◆ YOUR ASSIGNMENT ◆
Taking the data below line by line, count those that include the word "Transpalette" and report the number alone.
----------
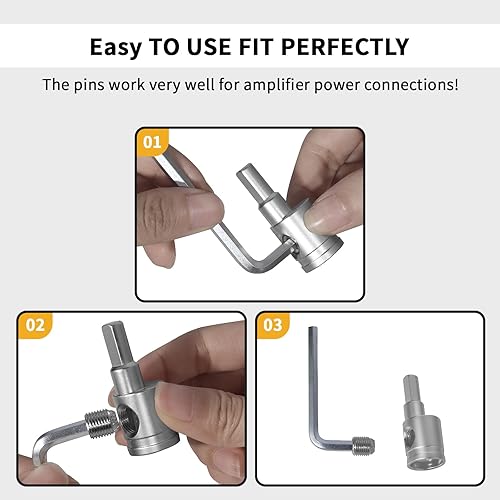 Easy TO USE FIT PERFECTLY

The pins work very well for amplifier power connections!

01

02

03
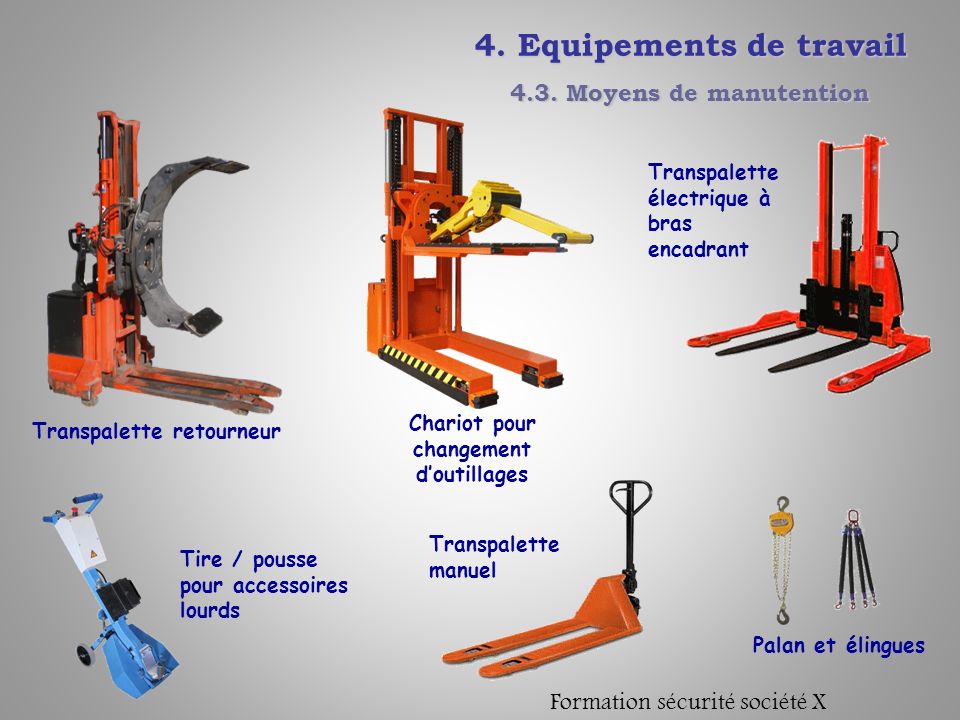 4. Equipements de travail

4.3. Moyens de manutention

Transpalette électrique à bras encadrant

Transpalette retourneur

Chariot pour changement d'outillages

Tire / pousse pour accessoires lourds

Transpalette manuel

Palan et élingues

Formation sécurité société X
----------
◆ SOLUTION FOR THIS PROBLEM ◆
3